With the critical, creative and curious activities of The Posthumanities Hub, we underline that this situation does not constitute a crisis for the humanities. Quite the contrary. Feminist and other critical posthumanities  constitute an opportunity for the arts and humanities. Feminist posthumanities entails really the reinvention of the humanities, making it societally salient. It generates new ideas pointing in the direction of the overcoming of anthropocentrism, eurocentrism, androcentrism, etc, on a planet modestly described as “naturecultural” in character, while reimagining the legacy and sophistication of previous work in the humanities, in history, philosophy, gender studies, science and technology studies, and other fields. Our motto is that it is crucial for the contemporary posthumanities to generate the networked communities, literacies and the methodological schemes needed to establish productive dialogues with these new developments, and with predecessor imperatives of “oppositional consciousness” as Chela Sandoval would call it, within the arts and sciences. Building on the historical emphases of the humanities, we want to keep questions germane to (embodied and environed) subjectivity (personhood) and its sociability. However, we must also always ask what the status of the subject and of subjectivity is today with the change of relations between technology, institutions, and society. After all, the historical context we work in is also one in which now both democracy and human rights are anything but given issues any longer (if they ever were). In our research, questions of knowledge production and world-making fuse with those of power, politics and ethics. Such overarching themes also impel the renewed questions of social responsibility and societal relevance of the arts and the humanities at large. Feminist posthumanities, like art and science, have the ability to expand our much too limited humanist imagination in society, and to explore best-practices of planetary conviviality across societies of both human and nonhuman kinds.

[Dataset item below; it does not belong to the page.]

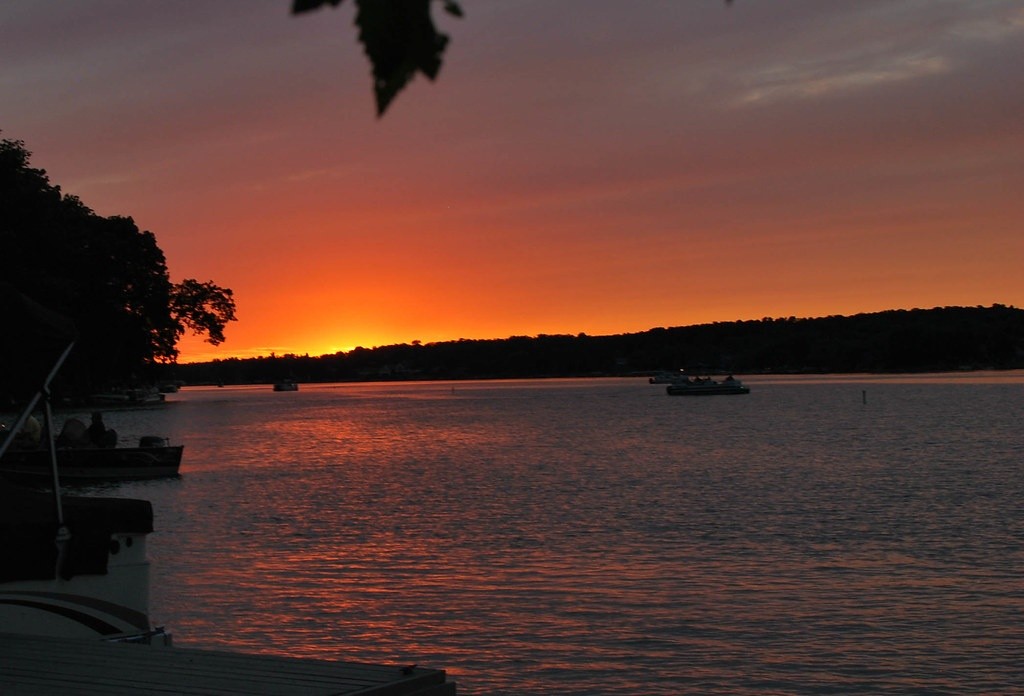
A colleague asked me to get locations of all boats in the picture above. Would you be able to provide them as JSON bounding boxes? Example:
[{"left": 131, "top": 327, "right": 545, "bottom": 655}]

In our empirically diverse research we ask: what (and whom) gets to count as natural, as human, as animal, and to the detriment of benefit of whom? And of course, how could it be different? Such queries drives this postconventional research group but also some seriously humorous feminist creativity and desires to make (for) better connections in the world. The postdisciplinary challenge of the planetary situation today requires simply radical new forms of human and more-than-human humanities. And we are here to meet up.